Let’s nominate Big Chev for President.
Streets, 21
“Shit, what you expect! It the Govoment—dey job is spyin’ on our asses! Dat dummy gave up two hundred grand a year to tell us what we already know! How stupid can one nigga be?! [Looks to heaven and holds up hands] Yo Govoment, I got yo back! I ain’t no snitch. Shit, I’m jus’ sayin’ [looks to heaven] in case you listenin’ in Govoment that I graduated from high school. I could use a good-payin’ job!”
Joe, 57
“I don’t know what to think. On one hand he is heroic letting us know the Government is spying on us. On the other hand it is none of our business what the Government does to protect us. We want one hundred percent protection so that means no privacy. We don’t want another Nine-eleven. Now, if it turns out he sold information—hang him for a traitor.”
Lee, 54
“He seems intelligent. But there is such a lack of details I am on the fence about the [three-letter acronym for the security agency that was ratted out by the fugitive]. Now if Putin has him, there is no way he’s giving him up except as a bargaining chip. At least he is a man with some conviction and balls. Why go to prison when you are just going to get raped?”
This last comment reminded me of a stat from 2008 that I read in an old article titled Hatefacts on Takimag. I do remember some of the talking heads saying that if the whistle blower was really a patriot he would turn himself in and abide in the wonderful U.S. prison system. I thought I would put the following fact to the interviewees that I could contact again.

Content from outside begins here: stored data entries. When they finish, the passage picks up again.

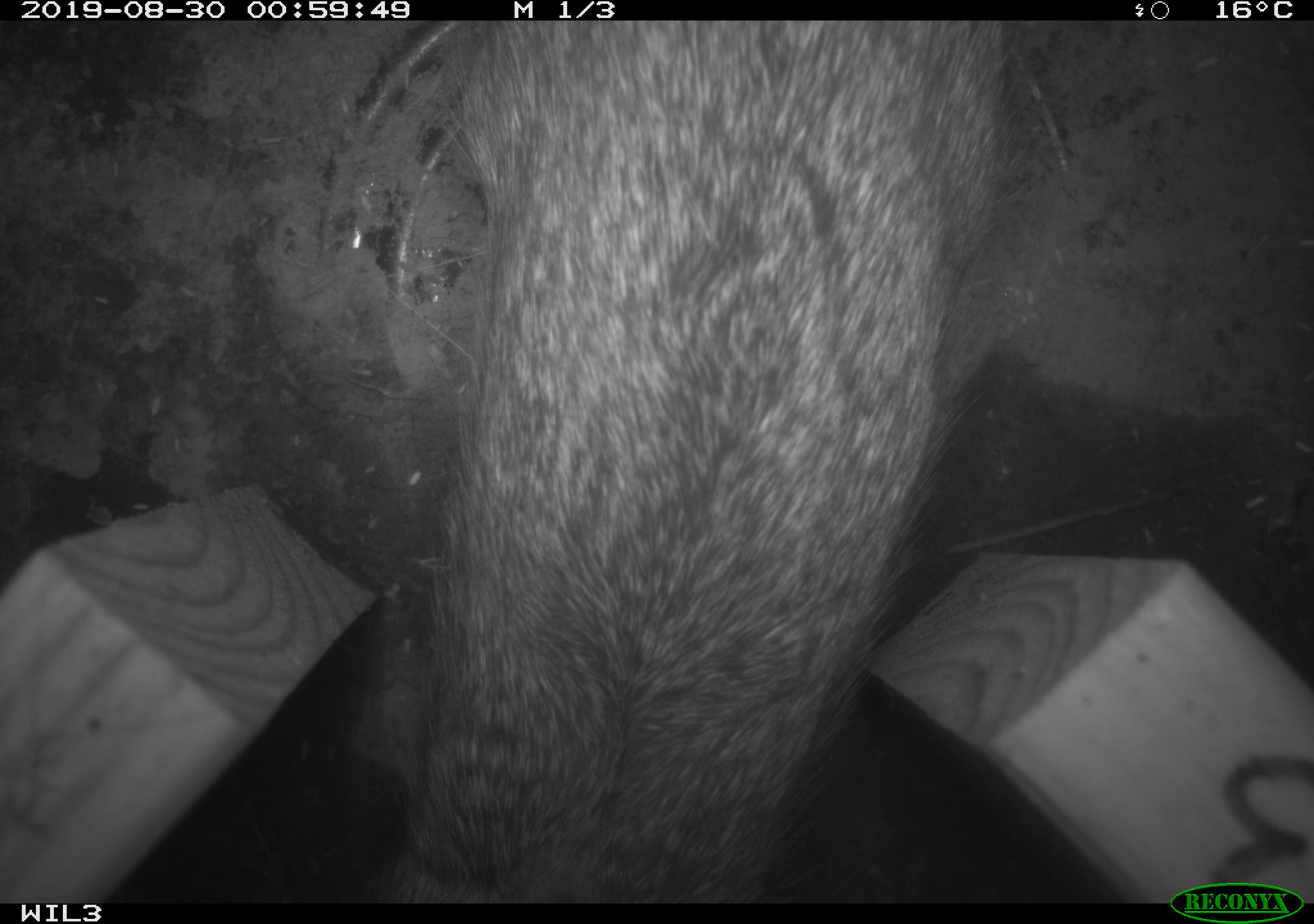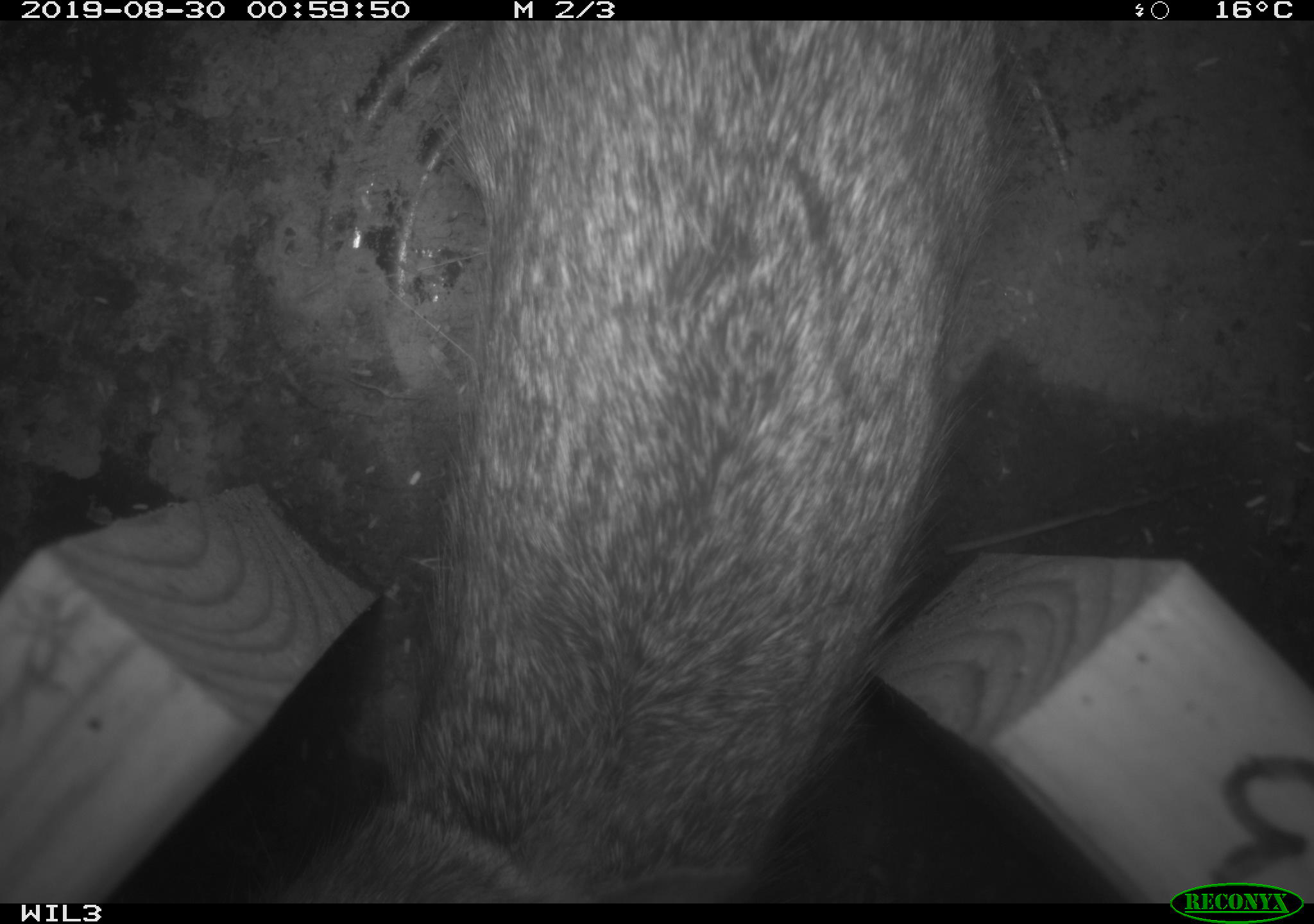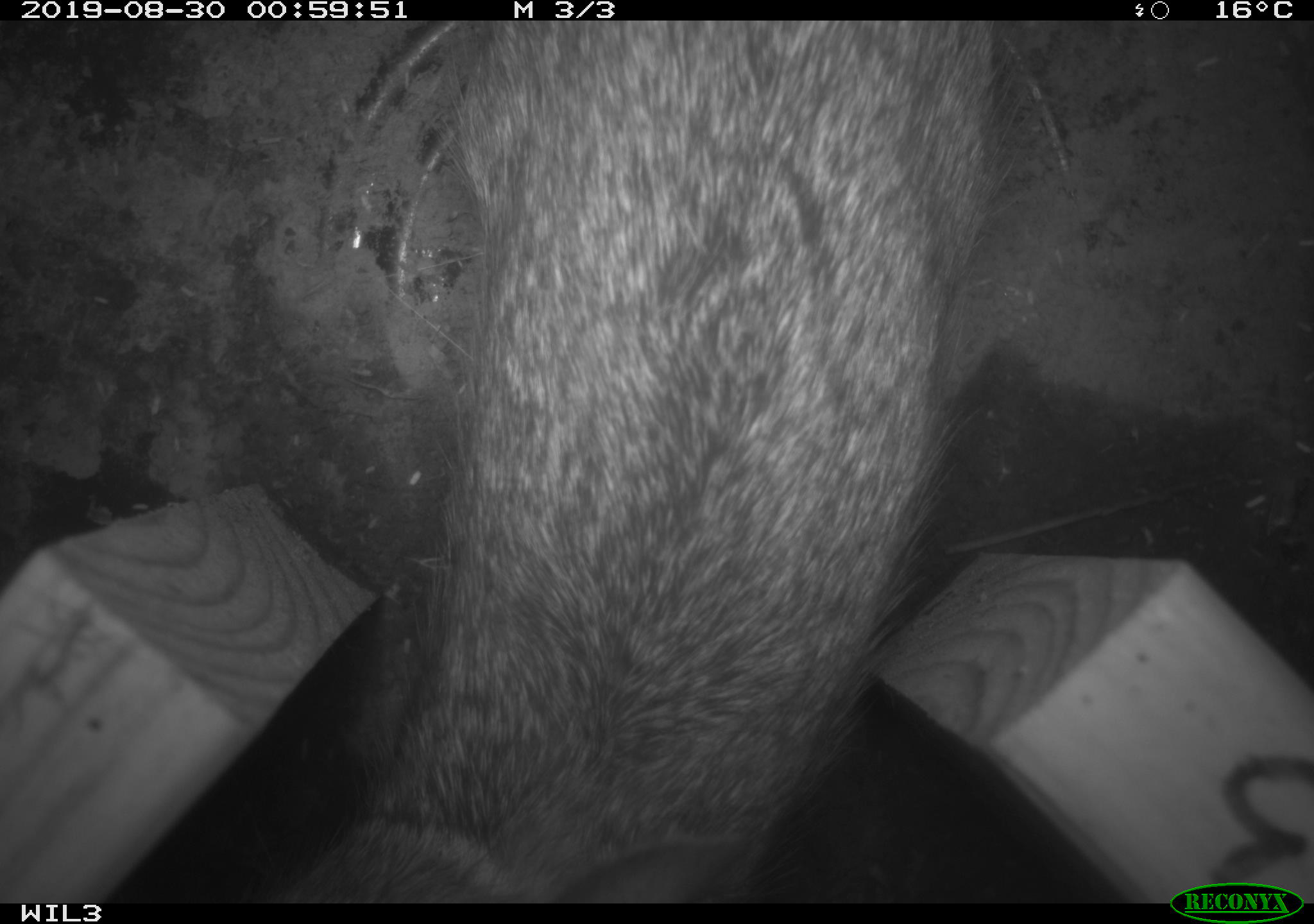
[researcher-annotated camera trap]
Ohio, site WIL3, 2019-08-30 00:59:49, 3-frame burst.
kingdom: Animalia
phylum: Chordata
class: Mammalia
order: Lagomorpha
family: Leporidae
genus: Sylvilagus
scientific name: Sylvilagus floridanus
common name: eastern cottontail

According to the U.S. Department of justice, 216,000 men were raped in U.S. prisons in 2008. What do you think of that in light of the possible incarceration of this alleged traitor?
Lee, 54
“Wow! Like I said, why go to prison.”
Joe, 57
“I’m certain rape is used as a control mechanism in prison.”
Steevo, 29
“Fuck that! I’ll pack razor blades up my ass!”
Big Chev, 43
“That’s a lot of buttercups. [weak gay males]”
Daisy, 35
“Really? Wow. I understand how it feels. I was raped, my sisters were raped…my daughter was raped. Sorry it happened, but therapy does help. Talk about it.” [With Big Chev as your therapist I suppose.]
Marlene, 54
“That’s really disgusting. That should not happen—unless he is a rapist or a child molester—then have at it!”
Ali, 57
“Really, the prison system in any country is messed up—really bad.”
Lee, 31
“That is uncalled for to happen to anybody. That would be particularly horrible if it happened to a guy who was betraying his government for his people, who were betrayed by their government.”
I do not want to just conjure up criminal stereotypes in the process of invoking an American traitor’s possible cellmates. Let me use a couple of friends of mine who were also criminals I interviewed for The Violence Project.
Who, Mister Traitor, or Mister Hero, or Mister Fool, whoever you may become known as, if you had your choice, would you rather bunk with: Chico Diablo de La Raza! [He’s just a little guy but can make a knife out of nearly anything.]...or ‘Big’ Earl ‘Bro Train’ Johnson?
This is America after all, so have it your way.